Una notte da DJ
Il 2015 è stato, senza ombra di dubbio alcuno, l’anno di Eli Roth. Nonostante come sceneggiatore e produttore non si sia mai realmente fermato (nel 2014 ha scritto e finanziato Clown, un lavoro interessante nelle intenzioni ma assolutamente da cestinare in fase di realizzazione), il cineasta del Massachusetts torna alla regia dopo un lungo periodo di stop. Le ultime pellicole da lui dirette risalgono infatti ad alcuni anni fa, quando dimostrò di saperci fare sia con Hostel (2005) e sequel (2007), ed ancora prima con il ben riuscito Cabin Fever (2002). Doppietta invece nell’anno che oramai giunge alla sua conclusione: The Green Inferno (concepito nel 2013 ma nelle sale solo da qualche settimana) e, appunto, Knock Knock.
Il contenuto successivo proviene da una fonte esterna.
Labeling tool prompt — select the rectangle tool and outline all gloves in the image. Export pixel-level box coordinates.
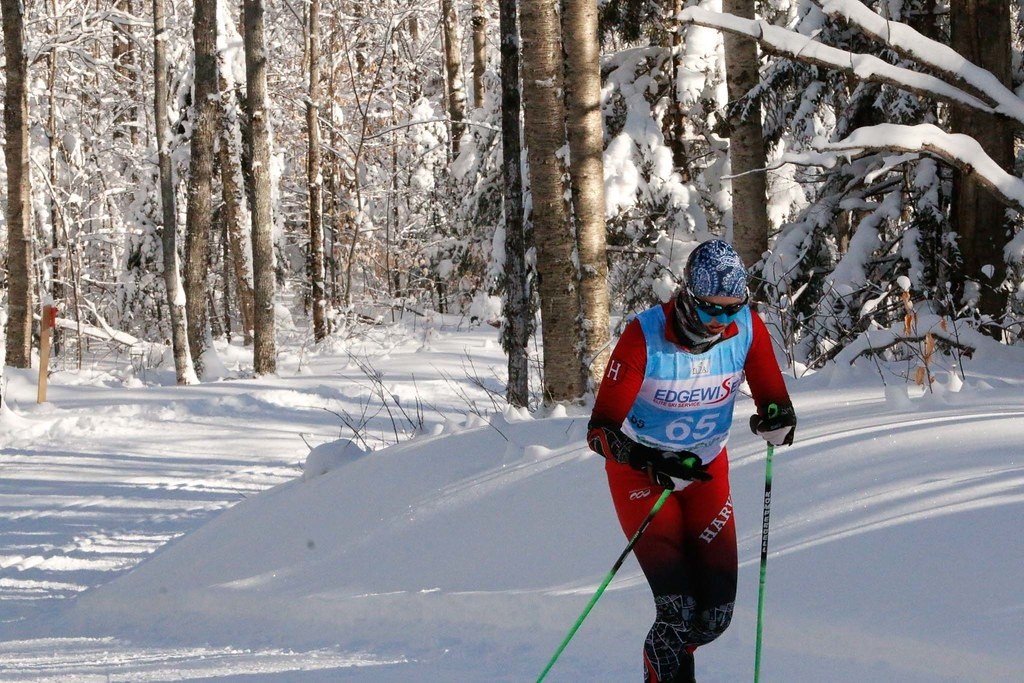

Due prodotti senza dubbio diversi, ma che ben si inseriscono in un percorso di crescita artistica e professionale.
Evan Webber (Keanu Reeves) è un architetto felicemente sposato con un’artista di origine spagnola e con la quale ha avuto due meravigliosi bambini. Il giorno della festa del papà, mentre i figli e la moglie vanno a festeggiare in spiaggia per un weekend, degli urgenti impegni lavorativi lo costringono a casa da solo. Quella sera stessa, due giovani puttanelle tutte bagnate e semi-nude bussano alla sua porta: sono Genesis (Lorenza Izzo) e Bel (Ana de Armas), che con una stupida scusa riescono ad intrufolarsi nella villa del mal capitato. Facile immaginare che, dopo averlo sedotto e provocato, le ragazzine si fanno scopare entrambe in un ménage à trois. La melodia cambia la mattina successiva, al loro risveglio.
Knock Knock è un home invasion a tutti gli effetti. Il cacciatore occupa lo spazio privato della preda, stuprandolo e violandolo nell’intimità del proprio domicilio che dovrebbe essere – nell’epoca della proprietà come diritto – l’unico luogo sicuro e protetto. Gli affetti dentro, la merda del mondo fuori. È il senso dello stravolgimento di questa regola, ormai universalmente riconosciuta, a creare un senso di angoscia dal quale è difficile liberarsi. Il richiamo va, come di consueto, ad altre pellicole di genere che hanno preceduto il lavoro di Roth: da Arancia Meccanica (1971) ad altri più recenti quali Funny Games (1997 e remake del 2007), Them (film francese del 2006, ispirato ad una storia vera) o The Stangers (2008). Tra il 2013 ed il 2014 hanno fatto la loro comparsa nei cinema anche altri due film, con delle note distopiche ma non altrettanto ben riusciti come i precedenti, La notte del giudizio ed il suo sequel.
Knock Knock (letteralmente “toc toc”, bussano alla porta) ha, come già The Green Inferno, una sua forza morale. Mette davanti due generazioni diverse: da una parte quella di Evan, che incarna la solidità dei rapporti umani e sentimentali, lontana dalla sovraesposizione sessuale, in cui carne e sentimento sono strettamente intrecciati in un abbraccio indissolubile; dall’altra quella delle due ragazze (figlie del disagio o figlie di papà? Non ci è dato saperlo e non è rilevante, visto la matrice comune), dove il sesso viene depauperato da tutta la sua validità romantica per diventare puro divertimento senza limiti. Non è solo la forza degli argomenti (la critica alla monogamia come forzatura sociale) a far cadere le difese e le convinzioni del padre di famiglia.
Eli Roth mette dell’altro trasformando Evan – bravissimo Keanu Reeves con qualche chilo di troppo e la chioma plumbea – da preda a carnefice, mostro traditore da sbattere in prima pagina. Il giudizio è rigettato sullo spettatore che assiste, come nell’aula di un tribunale, alle dimostrazioni delle parti. È la voce del popolo, della sua pancia, ad essere rappresentata da Genesis e Bel nel quiz televisivo inscenato nel salone dell’imputato: quale pena per un traditore e (forse) pedofilo? Si attende una risposta corale che, vista anche la mancanza di violenza in questo lavoro del regista statunitense, ha sicuramente l’effetto allucinatorio di ettolitri di sangue sparsi per la cucina.
Knock Knock allora non è di certo un esercizio stilistico, ma si inserisce – come abbiamo detto – nel percorso di un artista che in modo diretto e divertente sta collaudando sempre più un cinema che ha il suo cuore pulsante nelle riflessioni che propone. Questo lo fa, Eli Roth, tracciando le linee guida entro cui lo spettatore dovrà muoversi, ma senza mai suggerire risposte scontate o banali.